Participants and Sampling Strategy The source of participants will be the VA in/outpatient electronic medical records of all new utilizers of the VA medical system from FY 2002 through 2007. According to data from the DOD Defense Manpower Data Center (DMDC) received by the VA Environmental Epidemiology Service (EES) on April 17, 2007, from FY 2002 through February 2007, there had been a total of 717,196 unique OIF/OEF veterans (excluding 3,303 who died in theater) who had been separated from active duty following deployment, and were therefore eligible for VA benefits. Of these, 252,095 (35%) had obtained VA health care by March 2007. More recent healthcare data through September 2007 indicate that 263,909 individuals have accessed VA health care. The VA health administrative database rigorously records all in-patient and out-patient visits, and includes basic information regarding each visit, such as the patient name, SSN, DOB, gender, and ICD-9 diagnostic codes to describe the purpose of the visit (EES database).
The overarching objective of this project-the creation of a PTSD registry-will be accomplished by identifying male and female OIF/OEF veterans from the entire VA medical records database of new utilizers with a diagnosis of PTSD (as defined by ICD-9 code 309.81) in the electronic medical record. We will sample from the VA database to recruit participants for a structured telephone interview to obtain details on exposures and outcomes of interest that are not captured in the existing database. A sample of 800 PTSD patients with OIF/OEF war zone experience, 400 patients without the PTSD diagnosis but with OIF/OEF experience and high utilization of VA services, and 400 individuals matched by age, gender, race/ethnicity, and year of entry into the VA EES database, who were not sent to the war zones of OIF/OEF will be recruited to participate in the telephone interview.

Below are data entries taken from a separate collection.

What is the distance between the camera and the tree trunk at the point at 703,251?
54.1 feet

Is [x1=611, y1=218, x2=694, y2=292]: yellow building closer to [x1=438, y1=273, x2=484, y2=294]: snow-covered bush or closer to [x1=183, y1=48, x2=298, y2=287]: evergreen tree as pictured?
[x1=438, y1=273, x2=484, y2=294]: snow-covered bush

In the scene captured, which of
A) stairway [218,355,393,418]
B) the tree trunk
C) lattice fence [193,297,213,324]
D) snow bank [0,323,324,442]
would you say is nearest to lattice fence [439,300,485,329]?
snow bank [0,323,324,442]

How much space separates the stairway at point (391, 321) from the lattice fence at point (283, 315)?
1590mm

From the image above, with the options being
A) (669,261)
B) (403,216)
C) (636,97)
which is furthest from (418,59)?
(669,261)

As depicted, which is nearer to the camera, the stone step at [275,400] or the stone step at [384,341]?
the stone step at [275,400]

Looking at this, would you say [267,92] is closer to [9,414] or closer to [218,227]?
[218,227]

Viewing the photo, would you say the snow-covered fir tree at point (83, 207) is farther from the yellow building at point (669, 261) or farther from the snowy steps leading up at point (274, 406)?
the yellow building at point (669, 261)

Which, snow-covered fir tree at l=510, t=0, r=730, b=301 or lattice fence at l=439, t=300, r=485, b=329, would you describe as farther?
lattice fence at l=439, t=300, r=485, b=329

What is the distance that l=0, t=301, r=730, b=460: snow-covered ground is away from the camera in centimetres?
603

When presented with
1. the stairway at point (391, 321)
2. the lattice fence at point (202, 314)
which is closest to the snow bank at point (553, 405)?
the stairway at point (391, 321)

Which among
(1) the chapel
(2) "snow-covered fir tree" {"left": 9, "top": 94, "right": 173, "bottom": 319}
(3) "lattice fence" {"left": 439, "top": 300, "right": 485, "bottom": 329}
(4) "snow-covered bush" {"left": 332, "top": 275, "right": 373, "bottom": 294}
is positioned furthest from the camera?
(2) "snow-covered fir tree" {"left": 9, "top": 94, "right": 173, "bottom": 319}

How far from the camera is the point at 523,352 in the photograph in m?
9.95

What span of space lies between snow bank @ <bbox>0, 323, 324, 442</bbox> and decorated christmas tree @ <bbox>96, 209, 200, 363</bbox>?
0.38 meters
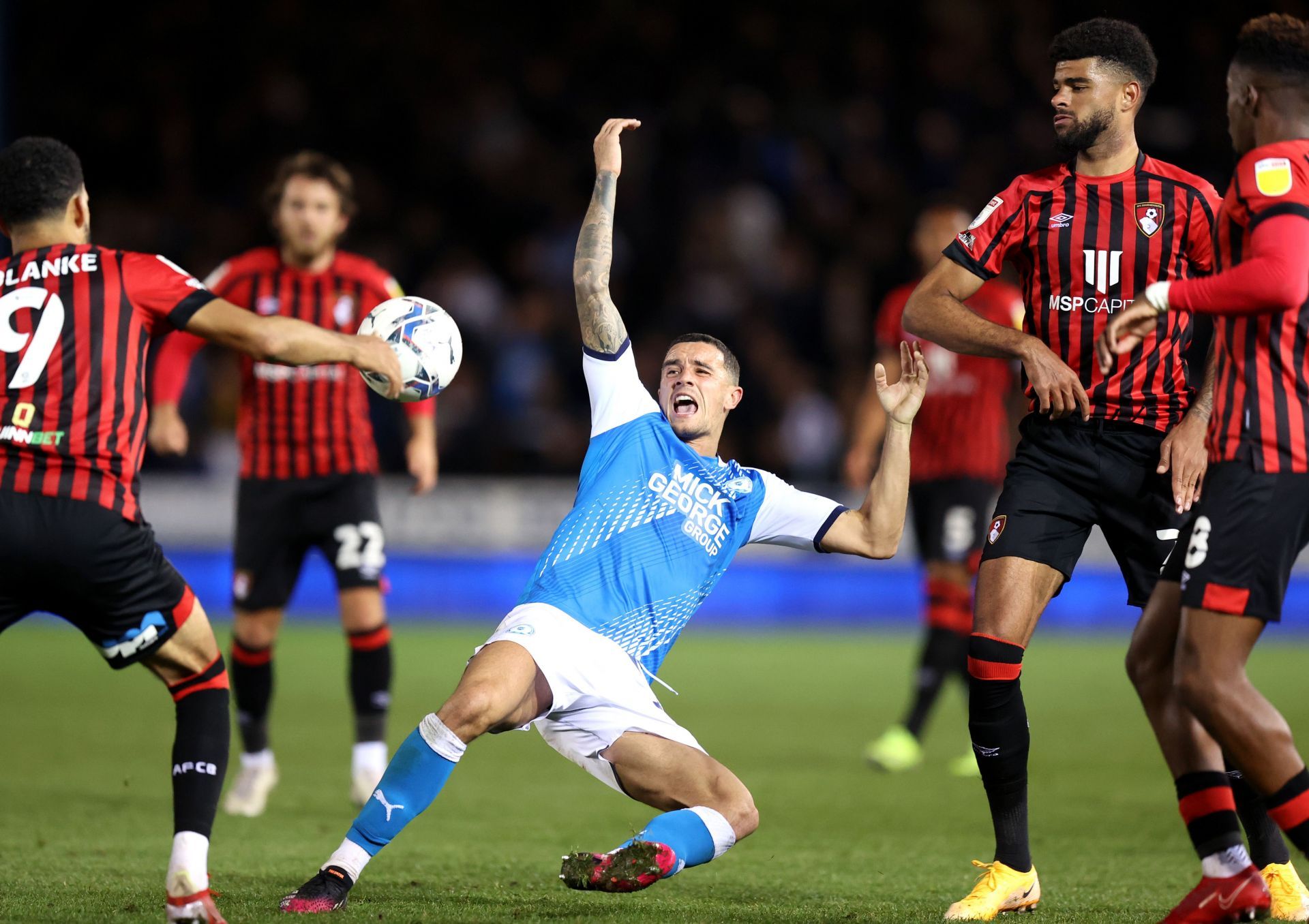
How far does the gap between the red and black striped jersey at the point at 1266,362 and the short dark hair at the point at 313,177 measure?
4.27 meters

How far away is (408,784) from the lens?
4.28 meters

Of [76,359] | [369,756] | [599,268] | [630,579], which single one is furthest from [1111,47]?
[369,756]

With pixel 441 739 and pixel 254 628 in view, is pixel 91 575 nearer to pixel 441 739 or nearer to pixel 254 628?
pixel 441 739

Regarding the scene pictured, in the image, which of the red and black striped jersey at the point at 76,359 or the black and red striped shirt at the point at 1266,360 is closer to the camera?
the black and red striped shirt at the point at 1266,360

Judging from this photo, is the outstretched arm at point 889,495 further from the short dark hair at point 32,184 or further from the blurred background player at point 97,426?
the short dark hair at point 32,184

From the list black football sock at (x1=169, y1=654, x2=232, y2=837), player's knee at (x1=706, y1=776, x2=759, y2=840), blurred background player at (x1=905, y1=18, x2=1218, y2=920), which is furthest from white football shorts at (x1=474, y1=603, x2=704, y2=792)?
blurred background player at (x1=905, y1=18, x2=1218, y2=920)

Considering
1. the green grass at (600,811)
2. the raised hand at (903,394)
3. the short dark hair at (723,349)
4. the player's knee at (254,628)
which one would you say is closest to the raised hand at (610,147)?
the short dark hair at (723,349)

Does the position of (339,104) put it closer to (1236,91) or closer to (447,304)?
(447,304)

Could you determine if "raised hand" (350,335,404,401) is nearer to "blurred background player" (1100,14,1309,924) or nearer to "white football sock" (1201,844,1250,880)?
"blurred background player" (1100,14,1309,924)

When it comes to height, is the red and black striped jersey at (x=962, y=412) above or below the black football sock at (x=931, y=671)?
above

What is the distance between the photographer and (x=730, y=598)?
14.9 meters

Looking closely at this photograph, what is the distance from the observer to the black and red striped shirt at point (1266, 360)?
152 inches

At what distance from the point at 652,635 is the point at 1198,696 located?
165 cm

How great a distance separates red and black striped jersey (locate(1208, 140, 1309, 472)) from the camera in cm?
386
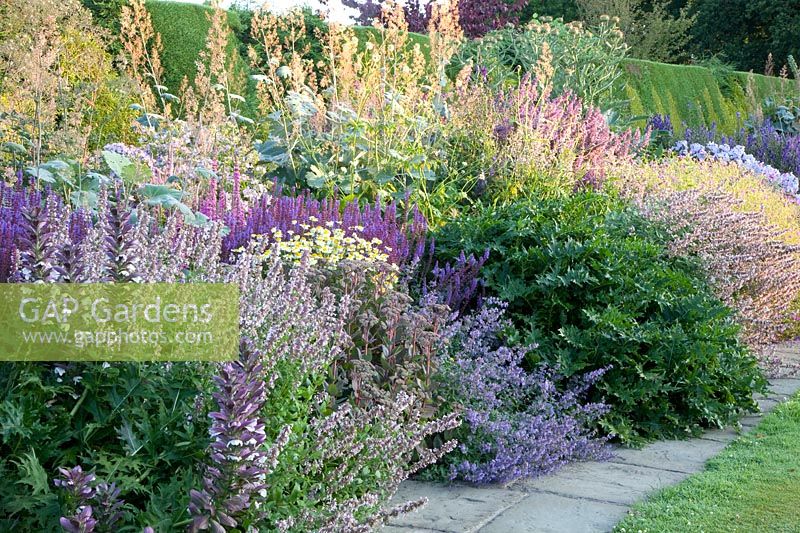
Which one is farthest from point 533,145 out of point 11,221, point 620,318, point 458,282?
point 11,221

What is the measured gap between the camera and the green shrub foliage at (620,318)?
15.1 feet

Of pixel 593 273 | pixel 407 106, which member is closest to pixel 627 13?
pixel 407 106

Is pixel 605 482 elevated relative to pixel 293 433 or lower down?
lower down

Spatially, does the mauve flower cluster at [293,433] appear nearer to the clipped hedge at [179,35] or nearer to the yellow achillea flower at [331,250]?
the yellow achillea flower at [331,250]

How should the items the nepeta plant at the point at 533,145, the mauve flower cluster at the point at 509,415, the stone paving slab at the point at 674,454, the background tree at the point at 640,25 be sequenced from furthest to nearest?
the background tree at the point at 640,25, the nepeta plant at the point at 533,145, the stone paving slab at the point at 674,454, the mauve flower cluster at the point at 509,415

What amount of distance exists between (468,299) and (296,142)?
234cm

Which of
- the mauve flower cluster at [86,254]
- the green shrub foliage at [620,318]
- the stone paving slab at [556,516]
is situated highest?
the mauve flower cluster at [86,254]

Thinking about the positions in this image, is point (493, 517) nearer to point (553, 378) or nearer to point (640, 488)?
point (640, 488)

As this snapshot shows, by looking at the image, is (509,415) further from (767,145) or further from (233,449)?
(767,145)

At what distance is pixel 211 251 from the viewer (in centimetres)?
321

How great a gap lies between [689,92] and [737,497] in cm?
1832

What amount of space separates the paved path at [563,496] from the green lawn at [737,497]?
4.1 inches

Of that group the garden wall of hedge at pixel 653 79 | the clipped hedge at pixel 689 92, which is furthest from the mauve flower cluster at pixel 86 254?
the clipped hedge at pixel 689 92

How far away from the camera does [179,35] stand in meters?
10.5
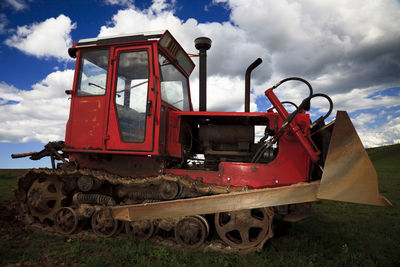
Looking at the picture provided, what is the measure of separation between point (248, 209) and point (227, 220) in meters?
0.48

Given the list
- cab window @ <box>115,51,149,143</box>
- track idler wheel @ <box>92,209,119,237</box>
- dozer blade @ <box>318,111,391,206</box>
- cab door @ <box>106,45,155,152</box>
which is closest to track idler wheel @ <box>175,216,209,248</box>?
track idler wheel @ <box>92,209,119,237</box>

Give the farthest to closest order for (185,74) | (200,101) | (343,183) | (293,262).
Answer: (185,74) → (200,101) → (293,262) → (343,183)

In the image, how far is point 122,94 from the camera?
4484 millimetres

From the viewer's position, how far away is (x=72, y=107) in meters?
4.71

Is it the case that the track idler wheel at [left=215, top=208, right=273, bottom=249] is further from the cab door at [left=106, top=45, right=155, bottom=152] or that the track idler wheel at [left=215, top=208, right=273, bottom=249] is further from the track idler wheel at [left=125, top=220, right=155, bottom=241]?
the cab door at [left=106, top=45, right=155, bottom=152]

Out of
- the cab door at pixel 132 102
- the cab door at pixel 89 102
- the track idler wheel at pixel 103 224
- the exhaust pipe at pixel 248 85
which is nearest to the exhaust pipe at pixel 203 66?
the exhaust pipe at pixel 248 85

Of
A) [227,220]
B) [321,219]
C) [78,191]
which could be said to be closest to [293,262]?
[227,220]

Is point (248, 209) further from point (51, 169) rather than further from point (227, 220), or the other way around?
point (51, 169)

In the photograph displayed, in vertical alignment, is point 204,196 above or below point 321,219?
above

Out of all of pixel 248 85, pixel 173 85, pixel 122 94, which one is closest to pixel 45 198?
pixel 122 94

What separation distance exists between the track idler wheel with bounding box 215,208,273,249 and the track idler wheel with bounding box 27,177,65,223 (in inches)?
115

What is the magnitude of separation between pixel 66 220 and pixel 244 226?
3066 mm

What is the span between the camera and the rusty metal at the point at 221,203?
3482mm

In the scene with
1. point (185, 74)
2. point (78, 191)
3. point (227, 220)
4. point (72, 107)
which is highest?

To be representative of all veterans from the OIF/OEF era, the sampling will be stratified by year of entry into the VA database.
Creation of the PTSD Registry Database Patient registries, as defined by the AHRQ and World Health Organization, are organized systems containing information about individual persons,42 and the patient registry database is defined as a file (or files) derived from the registry. A patient-based database is necessary to allow direct access to information on diagnoses of interest and treatment outcomes, as well as to longitudinally track follow-up visits, progress, and treatment courses.
In contrast to these criteria, the current database of utilizers of the VA healthcare system is structured by chronological in-patient and out-patient visits, rather than unique patient identifiers or diagnoses. Thus, with the existing database, there is no readily accessible way to identify unique patients with PTSD or to assess their longitudinal outcomes and utilization of VA healthcare. Therefore, a fundamental objective of this proposal is to establish a registry of patients with PTSD from the existing VA utilization database. Electronic medical records such as those in the VA database are increasingly important sources of data, but data must be extracted, transformed into registry format, and loaded into the registry, where they will reside in the registry database, together with registry-specific data that is imported from other sources. The other sources of data for the PTSD registry will be the OIF/OEF veteran roster (particularly for military specific data, e.g., branch, rank, deployment dates, etc.) and, in Phase III, the proposed telephone interview.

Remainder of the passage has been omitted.